My main issue with the McD offense has always been, and continues to be, the red zone.

by theslothook :: Tue, 10/23/2012 - 12:35am

Heres a question for Tuluse, is this the best bears defense of the last 10 years? Is it better than that 05 iteration(ignoring the steve smith godmode playoff game)?

That 05 one had urlacher and briggs in their primes, tommy harris who was arguably as disruptive as JJ watt is now, combined with vasher and tilman and a healthy mike brown. The ends were ogunleye, alex brown, and a surprisingly effective mark anderson providing a nice rotation.

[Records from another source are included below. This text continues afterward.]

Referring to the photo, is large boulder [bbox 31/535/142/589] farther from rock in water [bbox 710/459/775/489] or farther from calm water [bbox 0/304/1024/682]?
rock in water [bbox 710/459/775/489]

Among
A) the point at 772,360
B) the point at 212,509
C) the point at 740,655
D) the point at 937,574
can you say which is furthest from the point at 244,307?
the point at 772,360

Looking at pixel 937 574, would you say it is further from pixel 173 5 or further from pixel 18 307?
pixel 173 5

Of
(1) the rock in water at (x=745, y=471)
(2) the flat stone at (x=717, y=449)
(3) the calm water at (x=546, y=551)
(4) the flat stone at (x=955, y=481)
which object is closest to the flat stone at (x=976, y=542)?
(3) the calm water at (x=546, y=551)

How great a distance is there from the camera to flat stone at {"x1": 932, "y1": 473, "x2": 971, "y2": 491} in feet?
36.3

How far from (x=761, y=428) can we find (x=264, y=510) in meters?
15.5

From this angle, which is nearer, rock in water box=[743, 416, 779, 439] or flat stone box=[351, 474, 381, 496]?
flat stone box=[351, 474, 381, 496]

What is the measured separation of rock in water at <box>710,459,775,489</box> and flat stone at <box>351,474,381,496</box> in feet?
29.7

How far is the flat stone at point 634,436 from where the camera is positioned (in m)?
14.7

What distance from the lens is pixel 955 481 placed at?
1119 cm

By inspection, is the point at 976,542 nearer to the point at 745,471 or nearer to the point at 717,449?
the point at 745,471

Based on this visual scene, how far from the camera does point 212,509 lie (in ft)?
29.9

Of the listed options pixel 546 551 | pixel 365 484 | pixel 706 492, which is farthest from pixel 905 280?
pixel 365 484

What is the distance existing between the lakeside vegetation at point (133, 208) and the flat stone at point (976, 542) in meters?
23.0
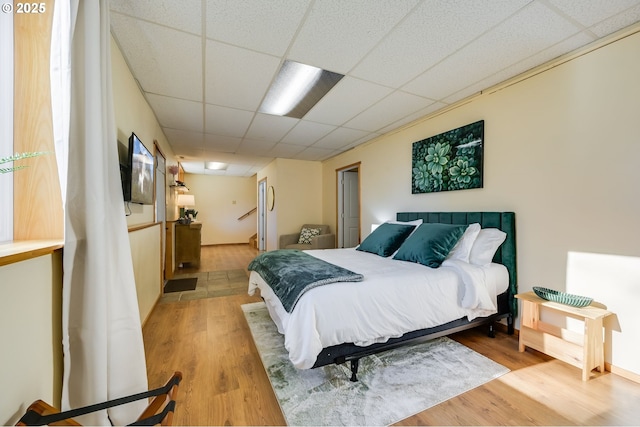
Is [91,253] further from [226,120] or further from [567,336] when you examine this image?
[567,336]

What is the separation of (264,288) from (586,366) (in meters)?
2.46

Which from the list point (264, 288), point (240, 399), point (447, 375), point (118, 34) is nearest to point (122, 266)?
point (240, 399)

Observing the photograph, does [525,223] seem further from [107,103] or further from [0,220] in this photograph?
[0,220]

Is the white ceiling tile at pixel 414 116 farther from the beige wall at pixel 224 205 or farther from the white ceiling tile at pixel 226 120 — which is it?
the beige wall at pixel 224 205

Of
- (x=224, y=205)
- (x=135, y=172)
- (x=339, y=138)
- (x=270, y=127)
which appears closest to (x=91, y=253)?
(x=135, y=172)

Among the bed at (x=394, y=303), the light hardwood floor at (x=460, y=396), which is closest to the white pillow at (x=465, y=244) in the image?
the bed at (x=394, y=303)

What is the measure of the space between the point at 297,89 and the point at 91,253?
220 centimetres

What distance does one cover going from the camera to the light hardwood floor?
4.58ft

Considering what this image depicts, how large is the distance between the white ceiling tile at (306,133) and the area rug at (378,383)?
275 centimetres

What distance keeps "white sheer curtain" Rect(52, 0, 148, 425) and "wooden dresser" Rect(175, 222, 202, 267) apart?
4.12m

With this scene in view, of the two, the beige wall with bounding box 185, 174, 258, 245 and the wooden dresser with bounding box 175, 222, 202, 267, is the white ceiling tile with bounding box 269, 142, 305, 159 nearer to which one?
the wooden dresser with bounding box 175, 222, 202, 267

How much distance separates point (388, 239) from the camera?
284 cm

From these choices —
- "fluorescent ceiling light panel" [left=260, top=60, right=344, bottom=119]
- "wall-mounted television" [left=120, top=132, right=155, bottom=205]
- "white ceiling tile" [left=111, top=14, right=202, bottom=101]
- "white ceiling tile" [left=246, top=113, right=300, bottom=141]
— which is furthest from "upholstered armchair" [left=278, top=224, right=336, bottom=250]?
"white ceiling tile" [left=111, top=14, right=202, bottom=101]

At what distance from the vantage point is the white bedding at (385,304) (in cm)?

By comparison, the 2012 version has the same linebackers, slower and older but still effective, but their d line is incredibly deep with melton, idonije, and peppers, along with okoye and mclellan. Corners are probably better depth wise too, with jennings, tillman, and hayden. Either Safety i think is definitely not as good as Mike brown was.

So for me, verdict appears to be a tradeoff between elite linebackers and a safety versus greater depth at corner and dline. Not sure, but I still might favor the 05 version- especially when you factor in the cover your eyes trainwreck that was the 05 bears offense(that season probably aged thomas jones more than 4 other normal seasons would have)

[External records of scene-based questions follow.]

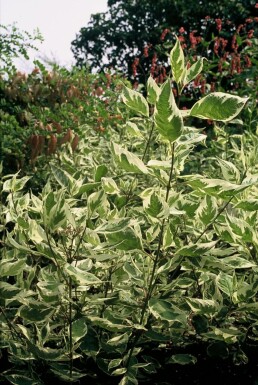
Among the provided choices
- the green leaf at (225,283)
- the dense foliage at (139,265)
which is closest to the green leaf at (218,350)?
the dense foliage at (139,265)

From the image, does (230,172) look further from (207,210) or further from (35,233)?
(35,233)

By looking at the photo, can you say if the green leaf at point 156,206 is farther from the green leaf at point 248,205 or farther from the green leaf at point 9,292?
the green leaf at point 9,292

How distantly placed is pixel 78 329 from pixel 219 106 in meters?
0.73

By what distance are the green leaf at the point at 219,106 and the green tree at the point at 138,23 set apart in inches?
657

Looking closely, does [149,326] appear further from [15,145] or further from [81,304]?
[15,145]

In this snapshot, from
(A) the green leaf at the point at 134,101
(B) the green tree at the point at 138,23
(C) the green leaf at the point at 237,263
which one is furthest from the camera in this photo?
(B) the green tree at the point at 138,23

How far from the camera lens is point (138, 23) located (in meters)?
22.0

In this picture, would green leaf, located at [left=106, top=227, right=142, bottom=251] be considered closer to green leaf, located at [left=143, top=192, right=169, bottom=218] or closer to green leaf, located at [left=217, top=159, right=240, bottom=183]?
green leaf, located at [left=143, top=192, right=169, bottom=218]

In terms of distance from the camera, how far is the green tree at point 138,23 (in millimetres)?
18594

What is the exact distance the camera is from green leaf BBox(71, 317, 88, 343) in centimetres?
141

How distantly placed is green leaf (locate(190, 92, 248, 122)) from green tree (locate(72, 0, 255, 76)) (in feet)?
54.7

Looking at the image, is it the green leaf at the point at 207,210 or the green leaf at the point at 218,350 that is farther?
the green leaf at the point at 218,350

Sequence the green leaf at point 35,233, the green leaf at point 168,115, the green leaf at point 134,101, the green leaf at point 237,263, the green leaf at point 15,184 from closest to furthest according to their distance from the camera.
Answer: the green leaf at point 168,115, the green leaf at point 35,233, the green leaf at point 134,101, the green leaf at point 237,263, the green leaf at point 15,184

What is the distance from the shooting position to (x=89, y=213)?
4.75ft
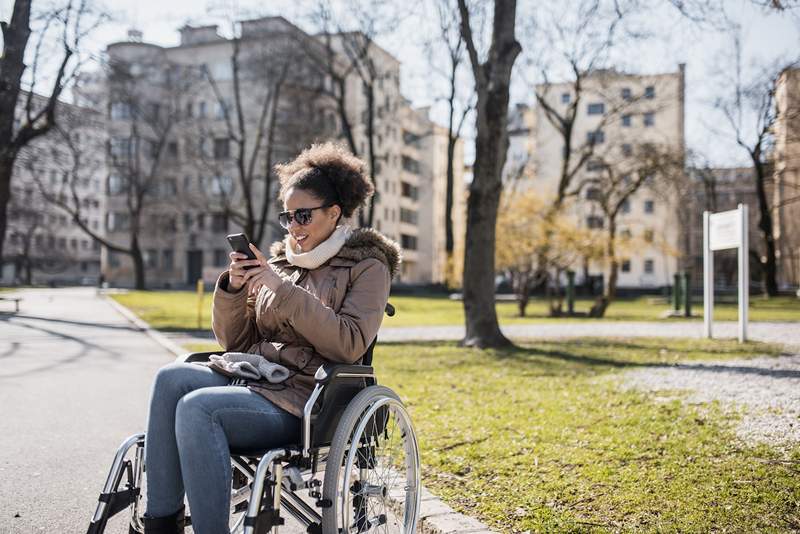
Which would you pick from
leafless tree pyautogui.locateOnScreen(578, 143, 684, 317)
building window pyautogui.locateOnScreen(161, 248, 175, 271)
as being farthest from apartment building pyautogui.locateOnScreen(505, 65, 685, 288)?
building window pyautogui.locateOnScreen(161, 248, 175, 271)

by Marko :: Tue, 10/23/2012 - 12:48am

You are confusing 2005 and 2006 somewhat. Anderson was a rookie in 2006. That was the team that made the Super Bowl. The 2005 team is the team that lost to the Panthers and Steve Smith in the playoffs. The 2006 defense was very good, but Mike Brown and Tommie Harris were injured during the season and missed the playoffs.

The question of whether this defense is better than those iterations is being discussed a lot in the Chicago media. The general consensus is this defense is better. It is certainly more opportunistic than that defense (at least so far) in creating so many turnovers. That defense created turnovers, too, but not as many as this defense. The defensive line depth is incredible this year. In addition to those you listed, Corey Wootton and Stephen Paea are making big plays. They are able to rotate a lot and keep everyone fresh.

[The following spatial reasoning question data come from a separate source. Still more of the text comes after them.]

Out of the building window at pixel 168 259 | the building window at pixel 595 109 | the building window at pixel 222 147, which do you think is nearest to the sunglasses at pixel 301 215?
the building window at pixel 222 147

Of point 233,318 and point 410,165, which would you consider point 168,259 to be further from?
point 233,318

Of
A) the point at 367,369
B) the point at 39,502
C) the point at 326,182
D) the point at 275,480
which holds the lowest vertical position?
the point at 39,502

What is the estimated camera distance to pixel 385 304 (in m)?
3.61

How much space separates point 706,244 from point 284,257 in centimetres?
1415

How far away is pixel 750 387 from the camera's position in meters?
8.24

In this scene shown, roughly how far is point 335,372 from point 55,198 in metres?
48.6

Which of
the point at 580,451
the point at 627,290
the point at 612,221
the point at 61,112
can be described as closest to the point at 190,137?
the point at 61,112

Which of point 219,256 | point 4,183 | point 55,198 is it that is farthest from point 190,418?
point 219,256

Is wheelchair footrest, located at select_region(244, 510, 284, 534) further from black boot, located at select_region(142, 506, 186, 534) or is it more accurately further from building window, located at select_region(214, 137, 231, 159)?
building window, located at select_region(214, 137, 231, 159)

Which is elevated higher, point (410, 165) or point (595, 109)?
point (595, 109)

by theslothook :: Tue, 10/23/2012 - 12:51am

I definitely feel like this lineup is deeper, but that one had more stars it feels like. Elite players at both linebacker spots, d tackle, and safety(arguably)

by tuluse :: Tue, 10/23/2012 - 11:33am

I would agree with that. The 05 and 06 defenses were driven by the stars. While this one is more about every single starter and several backups being at worst average NFL starters.

As for what defense is the best, well that's a tricky question. 2006 before Tommie Harris and Mike Brown got hurt, was the best defense Lovie Smith has fielded in my mind. However, that defense was only together for about 6 games. Mike Brown got hurt in the Cardinals game, and Tommie Harris a few weeks later. The 2005 defense was the scrappiest. They really fought all out for every single yard, and couldn't let up for the entire game because the offense was so bad.

I think this year's defense if it stays healthy will be the best over the whole year, but i don't think it's peaks are quite as high as 2006.

by erniecohen :: Tue, 10/23/2012 - 1:43pm

I'm surprised that nobody pointed out the Jets clock mismanagement on passing on third down at the end of regulation instead of on first. On first down with 2:01 remaining, they put in Tebow, which basically telegraphs a run play, whereas this was the one down where an incomplete pass doesn't cost the a NE timeout.